[HOW TO COMPLETE THIS TASK]
For this exercise, transcribe all the entries exactly as given and omit the images.

[RECORDS TO USE]
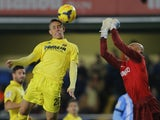 Villarreal's Brazilian defender Gabriel Paulista vies with Malaga's Argentinian goalkeeper Willy Caballero during the Spanish league football match Villareal CF vs Malaga at El Madrigal stadium in Villarreal on November 29, 2013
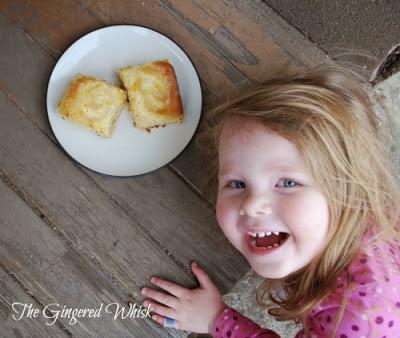little girl beside plate of lemon rolls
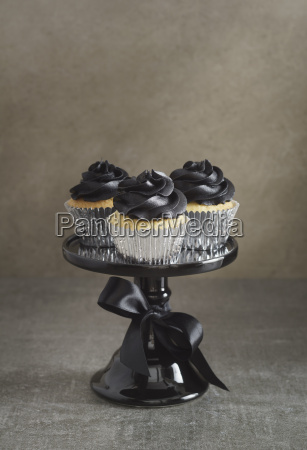 three cup cakes with black buttercream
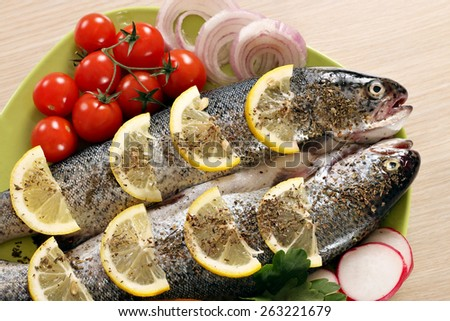 prepared trout fish with lemon and vegetables - stock photo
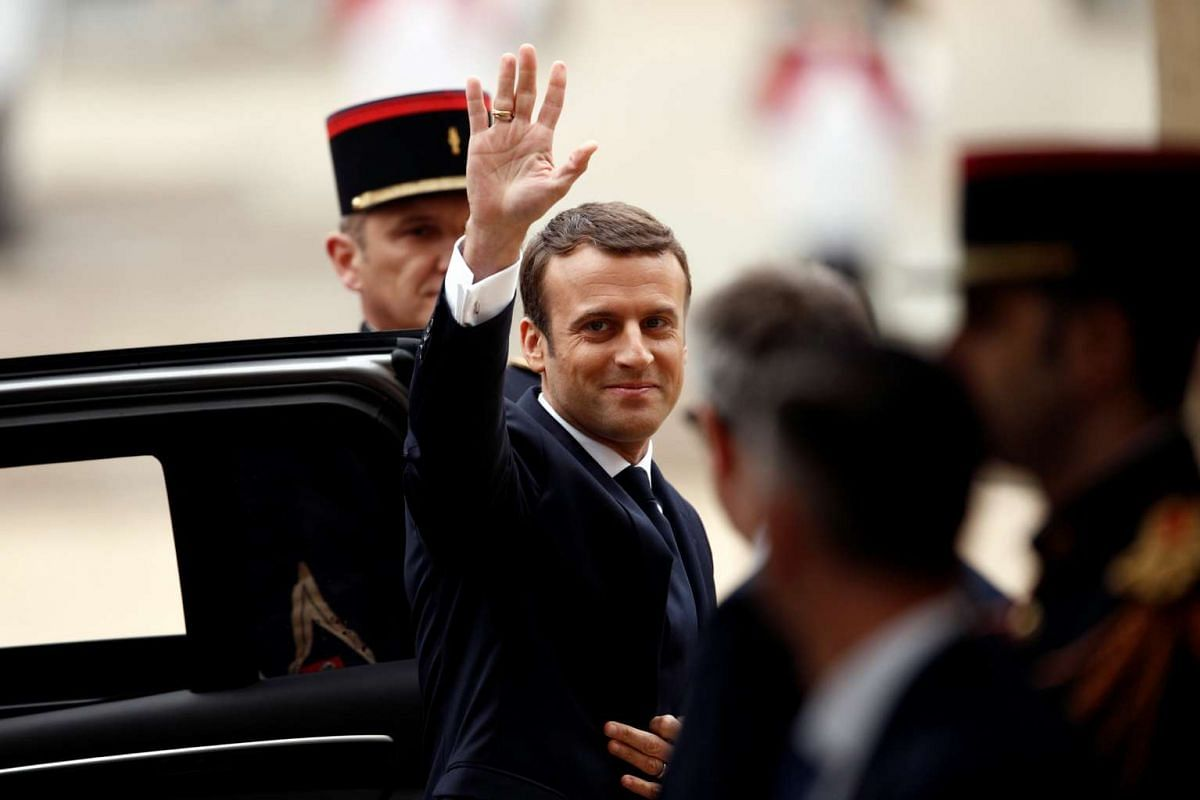 French president-elect Emmanuel Macron waving as he arrives to attend a handover ceremony with outgoing President Francois Hollande at the Elysee Palace in Paris on May 14, 2017.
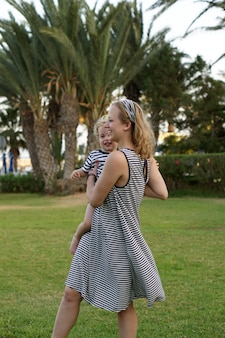 Feliz mãe amorosa e filho brincando e se abraçando. família anda perto das palmas das mãos. hotel de praia na turquia. horário de verão juntos, luz do sol. feliz dia das mães.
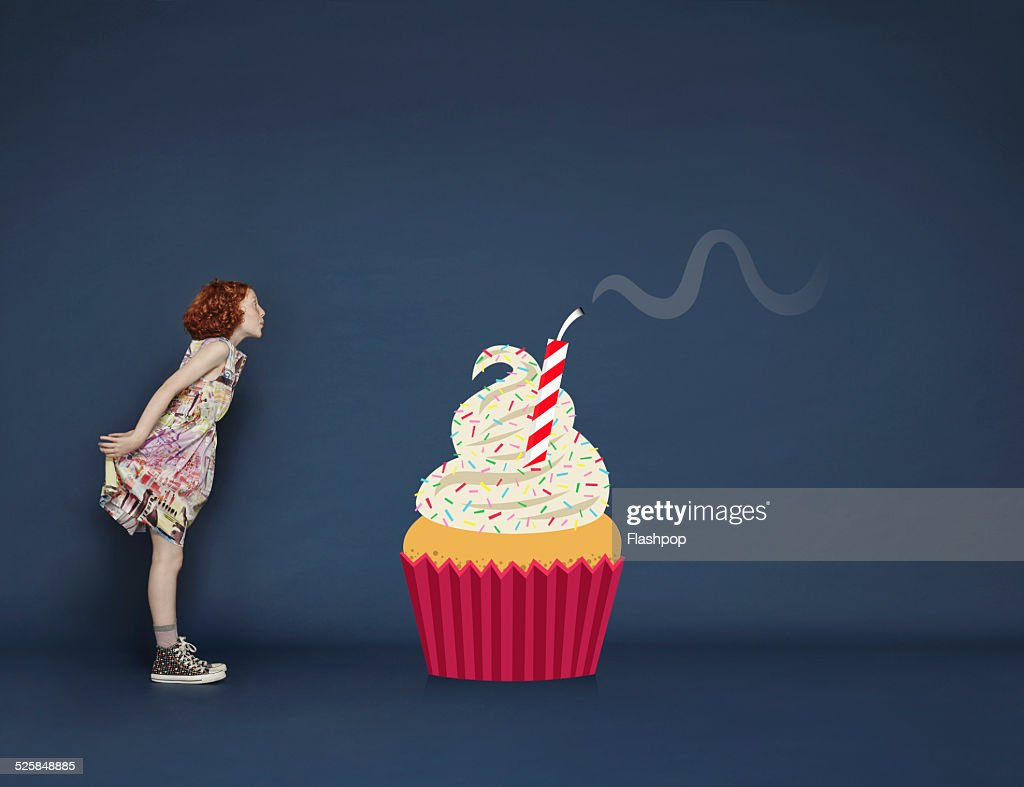 Girl Blowing Out Candles On Cartoon Birthday Cake Foto De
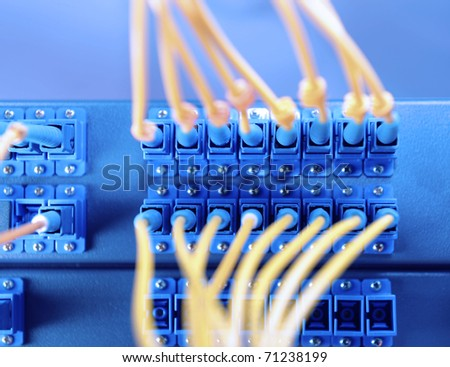 network cables and hub in data center - stock photo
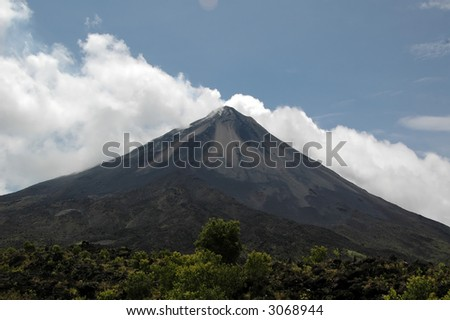 Arenal volcano against a blue sky with white clouds, Costa Rica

[ANSWER FOR THIS EXERCISE]
 Villarreal's Brazilian defender Gabriel Paulista vies with Malaga's Argentinian goalkeeper Willy Caballero during the Spanish league football match Villareal CF vs Malaga at El Madrigal stadium in Villarreal on November 29, 2013
little girl beside plate of lemon rolls
 three cup cakes with black buttercream
 prepared trout fish with lemon and vegetables - stock photo
 French president-elect Emmanuel Macron waving as he arrives to attend a handover ceremony with outgoing President Francois Hollande at the Elysee Palace in Paris on May 14, 2017.
 Feliz mãe amorosa e filho brincando e se abraçando. família anda perto das palmas das mãos. hotel de praia na turquia. horário de verão juntos, luz do sol. feliz dia das mães.
 Girl Blowing Out Candles On Cartoon Birthday Cake Foto De
 network cables and hub in data center - stock photo
 Arenal volcano against a blue sky with white clouds, Costa Rica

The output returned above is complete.